俺が抵抗しようともお構いなしか、抵抗しようものなら次こそ命の保証がないだろう。


「でも、イハベルか。分かった諦めるよ、抵抗しないから俺をイハベルに連れて行ってくれ」


「ふふふっ、物わかりが良くて助かるわ、ロープで両手を縛りたいからさっさと靴紐を結びなさいよね」


彼女は俺を捕まえた喜びからか機嫌良く笑っていた。




靴紐を結び直した後にロープを持ったリンが話しかけてくる。


「エルド、あなたを今から山賊行為の容疑でイハベルに連行するけど良いわね?」


彼女は頷く事しかできなかった俺の両手をここぞとばかりに縛っていく。


まったく、なんでこんな事になっているんだ、牢屋にぶち込まれる為にイハベルに行くって、せっかく田舎から出たと思ったらこれだ、こんなひどい話なかなか無い。


しかし、これで遭難状態から脱出できて目標であったイハベルにも行けるというのは不幸中の幸いだ、このまま一人でいても埒が明かなったのでそういった面でもリンと出会えたのは良かった、それにこの状況さえも。
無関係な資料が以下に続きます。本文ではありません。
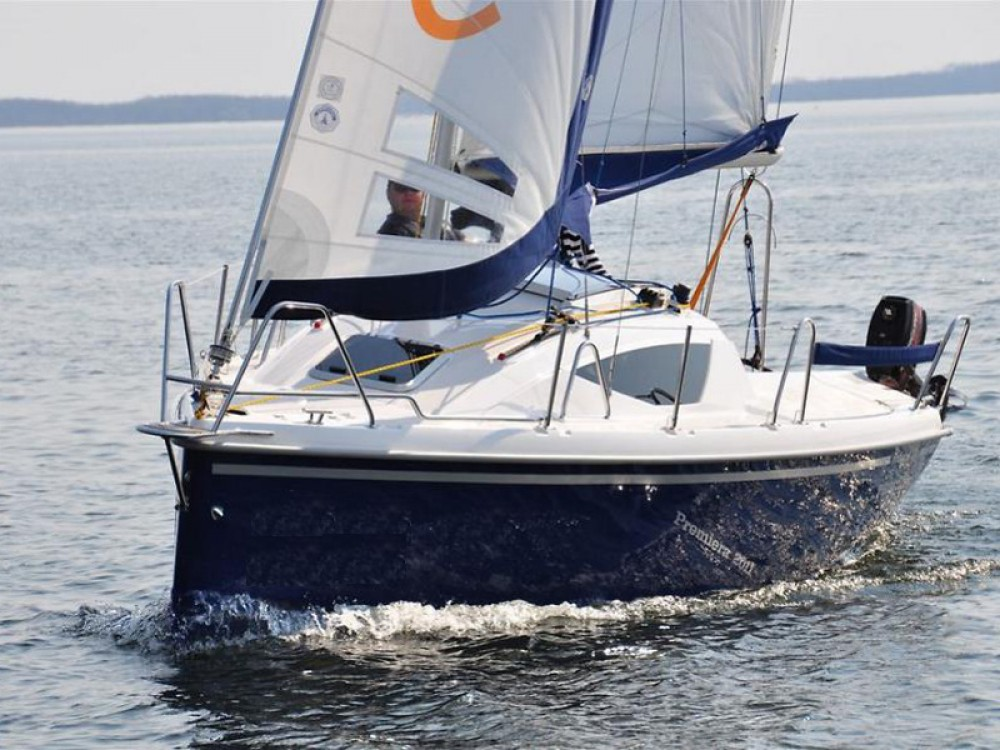 Rental Sailboat in Węgorzewo - Northman Maxus 22 Standard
「可愛い女の子に縛ってもらえるなら別に悪い気はしないしな…」


彼女の動きがピタッと止まったので顔を見てみると軽蔑の眼差しをこちらに向けていた。


口に出してしまっていた事に気が付いた頃には、手だけではなくロープで体と両腕を同時にぐるぐる巻きにされ始めていた。
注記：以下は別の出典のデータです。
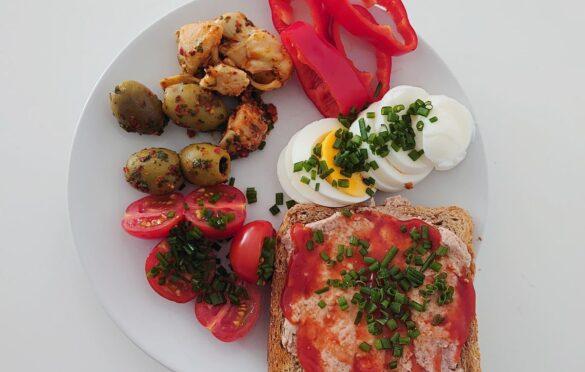 oliwki, karczochy, papryka, jajko, tost z pasztetem, ketchupem i szczypiorkiem, pomidory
「あのっ…違うんすよ、せめて男じゃなくて女の子に縛られたことが嬉しいな、みたいなさ」




「あ、滅茶苦茶きつくなってきてるんすけど、もう少し優しく縛ってくれないかなぁ、なんて」




「リンさん、ほんとごめん!俺にそういう趣味はないから!頼むから強く縛るのやめて!」




「あああんっっ!」




ロープが体に食い込み気味になるほどきつく結ばれてしまった。




「これ以上はアンタが悦ぶからやめておくわ」


本当に痛いのだが、彼女は呆れた顔をしていた。


「ぜっんぜん悦んでねぇよ、むしろ快楽に変えたいと思うぐらい痛いわ」


「はいはい。別に個人の趣味は気にしないからイハベルに向かうわよ」


「マジだから信じてくれよ、ほんとに違うからな」






そうしてゴチャゴチャうるさい男とそれをたしなめる少女は森の中を進んで行く。


ぽかぽかと暖かく感じて過ごしやすい春の昼過ぎ、このどうしようもない状況さえもどことない希望の光が彼を包み込んできっと全部上手くいくとさえ思えた。




「あ、そうだ。牢屋の中ってベッドある?」


「いや、ないわよ」


「まじかよ…」




…少なくともふかふかのベッドで寝るという夢は叶わないようだが、上を向いていこう。


今から子供の頃から望んでいた長い旅路が始まるのだから。